Most of the time when designing web APIs you just don’t want details about a specific entity you might also want related entities as well. For example, when you make a GET call to get details about a specific Github repository you get the following response. Refer to Github REST API documentation. I have removed fields and nested objects for brevity.

{
    "id": 1296269,
    "name": "Hello-World",
    "full_name": "octocat/Hello-World",
    "owner": {
        "login": "octocat",
        "id": 1,
        "url": "https://api.github.com/users/octocat",
    },
    "private": false,
    "html_url": "https://github.com/octocat/Hello-World",
    "description": "This your first repo!",
    "fork": false,
    "url": "https://api.github.com/repos/octocat/Hello-World",
    "forks_count": 9,
    "forks": 9,
    "stargazers_count": 80,
    "watchers_count": 80,
    "watchers": 80,
    "size": 108,
    "default_branch": "master",
    "open_issues_count": 0,
    "open_issues": 0,
    "is_template": false,
    "topics": [
        "octocat",
        "atom",
        "electron",
        "api"
    ],
    "template_repository": {
        "id": 1296269,
        "name": "Hello-World-Template",
        "full_name": "octocat/Hello-World-Template",
        "owner": {
            "login": "octocat",
            "id": 1
        },
        "private": false,
        "html_url": "https://github.com/octocat/Hello-World-Template",
        "description": "This your first repo!"
    },
    "license": {
        "key": "mit",
        "name": "MIT License",
        "spdx_id": "MIT",
        "url": "https://api.github.com/licenses/mit",
        "node_id": "MDc6TGljZW5zZW1pdA=="
    },
    "organization": {
        "login": "octocat",
        "id": 1,
        "avatar_url": "https://github.com/images/error/octocat_happy.gif",
        "gravatar_id": "",
        "url": "https://api.github.com/users/octocat",
        "html_url": "https://github.com/octocat",
    },
    "license": {},
    "forks": 1,
    "open_issues": 1,
    "watchers": 1
}

As you can see you are not only getting Github repository details, you are also getting owner, template repository, organization details as well. 

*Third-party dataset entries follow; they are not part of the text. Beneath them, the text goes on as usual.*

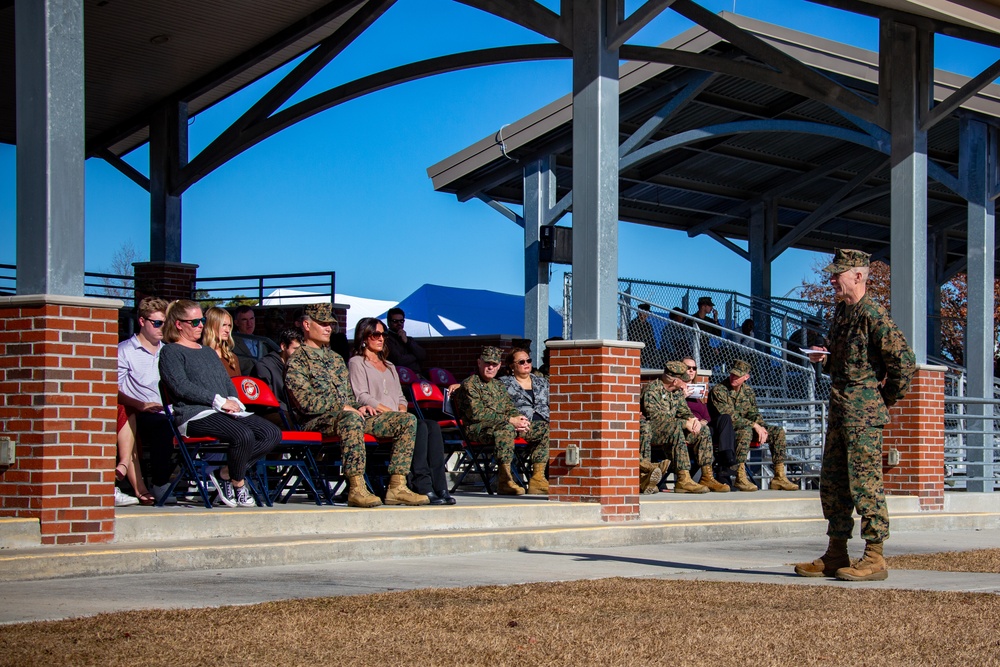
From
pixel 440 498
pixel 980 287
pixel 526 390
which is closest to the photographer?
pixel 440 498

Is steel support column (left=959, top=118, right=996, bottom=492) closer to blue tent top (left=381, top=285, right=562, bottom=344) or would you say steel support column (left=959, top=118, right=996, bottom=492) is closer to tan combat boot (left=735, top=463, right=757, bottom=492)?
tan combat boot (left=735, top=463, right=757, bottom=492)

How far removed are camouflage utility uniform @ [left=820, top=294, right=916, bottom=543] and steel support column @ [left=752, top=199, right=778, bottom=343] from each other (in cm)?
1555

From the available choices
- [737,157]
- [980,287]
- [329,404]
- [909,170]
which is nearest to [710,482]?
[909,170]

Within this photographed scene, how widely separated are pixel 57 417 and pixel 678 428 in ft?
23.5

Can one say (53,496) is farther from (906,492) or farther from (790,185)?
(790,185)

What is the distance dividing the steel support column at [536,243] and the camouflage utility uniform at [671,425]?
5142mm

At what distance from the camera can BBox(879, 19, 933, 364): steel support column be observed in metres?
14.1

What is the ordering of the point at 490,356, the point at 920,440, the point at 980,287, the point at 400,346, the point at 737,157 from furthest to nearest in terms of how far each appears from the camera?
the point at 737,157 < the point at 980,287 < the point at 400,346 < the point at 920,440 < the point at 490,356

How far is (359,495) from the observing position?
9672 millimetres

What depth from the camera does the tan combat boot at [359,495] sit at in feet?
31.7

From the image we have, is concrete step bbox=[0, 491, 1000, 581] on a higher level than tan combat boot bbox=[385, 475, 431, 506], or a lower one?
lower

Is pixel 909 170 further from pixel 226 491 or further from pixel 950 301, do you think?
pixel 950 301

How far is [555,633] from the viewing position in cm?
544

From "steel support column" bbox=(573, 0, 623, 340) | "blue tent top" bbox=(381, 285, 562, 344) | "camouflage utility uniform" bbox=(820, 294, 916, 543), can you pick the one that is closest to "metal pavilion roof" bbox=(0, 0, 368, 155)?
"steel support column" bbox=(573, 0, 623, 340)
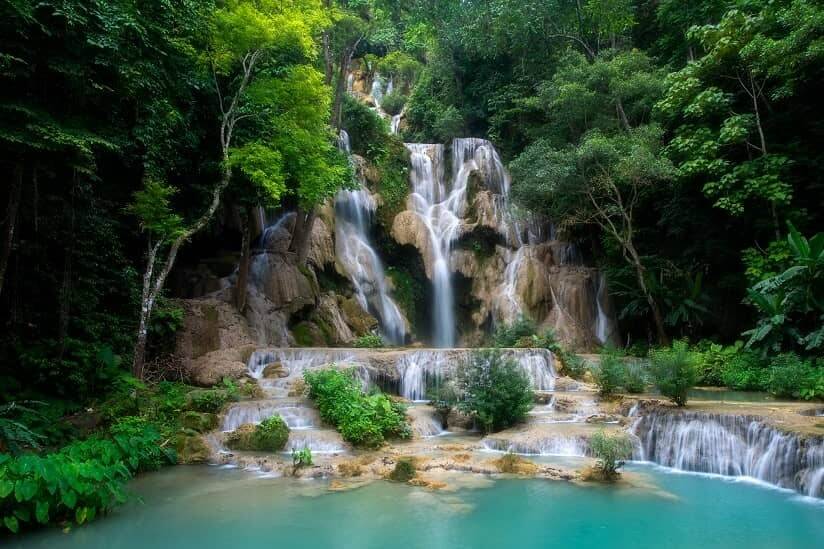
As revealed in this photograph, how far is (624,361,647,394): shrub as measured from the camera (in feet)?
40.2

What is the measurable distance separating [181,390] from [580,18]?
2293 cm

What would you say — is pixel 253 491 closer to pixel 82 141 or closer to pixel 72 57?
pixel 82 141

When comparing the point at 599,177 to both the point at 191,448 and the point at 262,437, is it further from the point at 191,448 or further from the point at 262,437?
the point at 191,448

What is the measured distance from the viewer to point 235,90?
14500 millimetres

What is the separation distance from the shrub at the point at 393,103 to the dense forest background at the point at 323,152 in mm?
9280

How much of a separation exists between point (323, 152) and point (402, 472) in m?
10.4

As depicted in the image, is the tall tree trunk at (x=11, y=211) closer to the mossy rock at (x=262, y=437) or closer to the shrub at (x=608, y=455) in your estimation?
the mossy rock at (x=262, y=437)

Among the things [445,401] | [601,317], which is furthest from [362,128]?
[445,401]

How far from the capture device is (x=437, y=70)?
29422mm

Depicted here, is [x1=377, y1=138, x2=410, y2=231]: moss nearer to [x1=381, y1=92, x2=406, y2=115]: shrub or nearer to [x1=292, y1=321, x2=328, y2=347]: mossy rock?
[x1=292, y1=321, x2=328, y2=347]: mossy rock

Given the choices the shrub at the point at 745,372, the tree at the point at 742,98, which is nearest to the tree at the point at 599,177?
the tree at the point at 742,98

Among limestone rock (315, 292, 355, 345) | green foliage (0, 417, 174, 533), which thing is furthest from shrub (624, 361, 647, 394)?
green foliage (0, 417, 174, 533)

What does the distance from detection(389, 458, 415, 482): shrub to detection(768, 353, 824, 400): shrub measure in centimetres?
903

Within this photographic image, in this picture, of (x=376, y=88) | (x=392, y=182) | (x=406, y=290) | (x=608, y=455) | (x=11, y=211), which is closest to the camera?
(x=608, y=455)
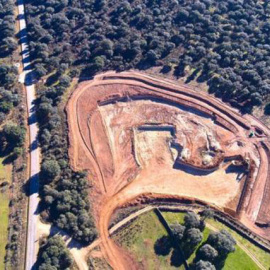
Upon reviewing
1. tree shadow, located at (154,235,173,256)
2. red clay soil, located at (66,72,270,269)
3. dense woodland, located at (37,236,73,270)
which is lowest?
dense woodland, located at (37,236,73,270)

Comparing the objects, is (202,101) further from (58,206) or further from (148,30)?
(58,206)

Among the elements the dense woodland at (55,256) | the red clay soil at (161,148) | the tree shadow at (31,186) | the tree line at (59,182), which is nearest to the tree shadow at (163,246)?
the red clay soil at (161,148)

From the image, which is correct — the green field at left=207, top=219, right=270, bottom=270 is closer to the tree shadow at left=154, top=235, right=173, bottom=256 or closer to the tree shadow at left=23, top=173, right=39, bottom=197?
the tree shadow at left=154, top=235, right=173, bottom=256

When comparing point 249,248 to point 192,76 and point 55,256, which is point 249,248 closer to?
point 55,256

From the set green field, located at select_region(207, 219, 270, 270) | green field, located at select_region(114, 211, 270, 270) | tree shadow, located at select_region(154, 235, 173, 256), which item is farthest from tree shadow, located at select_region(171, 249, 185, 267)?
green field, located at select_region(207, 219, 270, 270)

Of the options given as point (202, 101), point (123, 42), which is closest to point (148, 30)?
point (123, 42)

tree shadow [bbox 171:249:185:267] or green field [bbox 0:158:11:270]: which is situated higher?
green field [bbox 0:158:11:270]

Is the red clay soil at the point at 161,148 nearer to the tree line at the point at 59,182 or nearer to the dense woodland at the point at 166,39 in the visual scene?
the tree line at the point at 59,182
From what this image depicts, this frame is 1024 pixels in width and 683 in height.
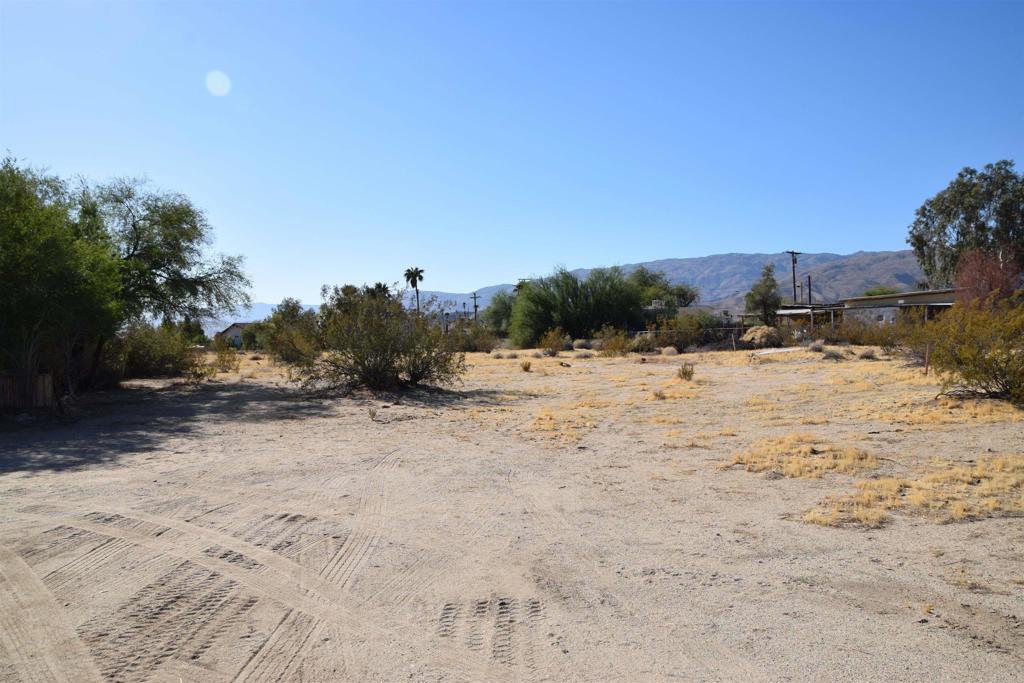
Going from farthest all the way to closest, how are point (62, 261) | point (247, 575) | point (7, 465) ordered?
point (62, 261)
point (7, 465)
point (247, 575)

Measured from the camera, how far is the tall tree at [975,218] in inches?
2304

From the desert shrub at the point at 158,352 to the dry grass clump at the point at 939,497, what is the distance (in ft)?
81.4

These sort of aggregated APIs reduce network chattiness for the clients and make clients much more simpler. If clients don’t get this data in a single call then they will have to make multiple API calls to fetch this data.

The Web API contracts are also governed by UX needs so rather than modelling your API in an entity oriented manner you will have to consider what experience is required and model accordingly.

Reason 4: Derived fields.

There are times you want to expose a derived field in a web API instead of exposing field(s) in your database model. Let’s assume you are modelling a web API for an application that accepts assignments from users. An assignment has two datetime fields – assignment_shared_on and assignment_received_on. Rather than returning the dates to the client you want to return the days a candidate took to submit the assignment. This can be added to your web API model rather than adding it to your data model.

Reason 5: Choose a different and suitable data type.

This is linked to the reason 4 we just discussed. Having a different web API model gives you the flexibility to choose a different and suitable data type for your clients. So in the example discussed in point 4, we returned int data type rather than datetime type.

Conclusion

We can do a much better job at Web API design by following contract first model of API design. API Styles like GraphQL enforce contract first API design so they can help avoid this anti-pattern. I know with GraphQL there are tools that allow you to generate GraphQL APIs from the database schema. I prefer to avoid such tools. But, if you have to use such tools then I recommend writing a transformation layer in front of them. This will protect you from leaking your database model to the consumers.

With a sufficient number of users of an API, it does not matter what you promise in the contract: all observable behaviours of your system will be depended on by somebody.